Images embedded in the records are excluded; print everything else exactly as given.

**** Data for this exercise

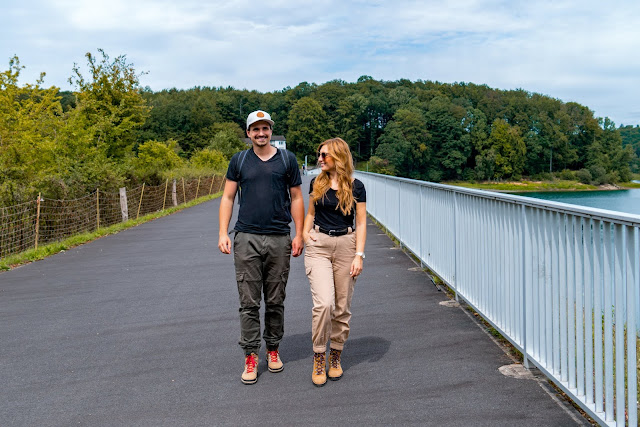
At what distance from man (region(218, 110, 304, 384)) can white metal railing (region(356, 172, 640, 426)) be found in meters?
1.66

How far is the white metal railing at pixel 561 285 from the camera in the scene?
2.86 m

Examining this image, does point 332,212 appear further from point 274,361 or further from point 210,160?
point 210,160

********

### Completed task
At what distance from man (region(218, 110, 304, 384)) can white metal railing (region(356, 172, 640, 426)) be found in meters?
1.66

How far is the white metal railing at pixel 561 285 from the camera in the scene?
2.86 m

Examining this image, does point 332,212 appear further from point 274,361 or further from point 210,160?
point 210,160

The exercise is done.